Exercise requirements: Please rewrite the paragraph in the Rusanda Panfili article that begins "Panfili was born in Chișinău" as a short bulleted list, keeping its main facts.

Selected text:
====
Background information
- Born: 11 January 1988 (age 38)
- Genres: Classical
- Occupation: Violinist
- Website: www.rusandapanfili.com

= Rusanda Panfili =

Moldovan violinist (born 1988)

Rusanda Panfili (born 1 November 1988) is a Moldovan violinist and composer based in Austria. She has notably collaborated with Hans Zimmer, including performing on the Hans Zimmer Live tour.

== Early life ==
Panfili was born in Chișinău and began her violin studies at the George Enescu National University of Arts in Bucharest and won her first international violin competition in Italy at the age of 10. At 11, she became the youngest student admitted to the University of Music and Performing Arts Vienna, where she studied with Christian Altenburger.

== Career ==
Panfili has performed with the Jerusalem Symphony Orchestra and the National Symphony Orchestra (Mexico). She has won several international awards, including the Rodolfo Lipizer Priz, the Andrea Postacchini International Violin Competition and the Louis Spohr Competition.

She was featured soloist on Andrea Bocelli’s 2024 European and US tours.

Her violin can be heard on Hans Zimmer’s scores for The Boss Baby: Family Business, Army of Thieves and Wonder Woman 1984 and she has performed with on Hans Zimmer Live tour since its inception.

In 2025, together with her husband Johannes Winkler, she composed the music for the film Perla directed by Alexandra Makárová.

In February 2026, she performed a recital at The White House for President Donald Trump.
====
Given information:
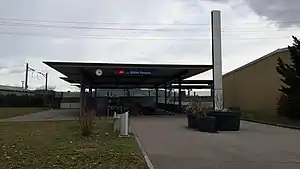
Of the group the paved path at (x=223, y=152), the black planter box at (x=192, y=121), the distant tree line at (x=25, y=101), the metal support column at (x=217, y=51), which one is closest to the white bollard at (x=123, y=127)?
====
Output:
- Born in Chișinău
- Began violin studies at the George Enescu National University of Arts in Bucharest
- Won her first international violin competition, in Italy, at age 10
- At 11, became the youngest student admitted to the University of Music and Performing Arts Vienna
- Studied there with Christian Altenburger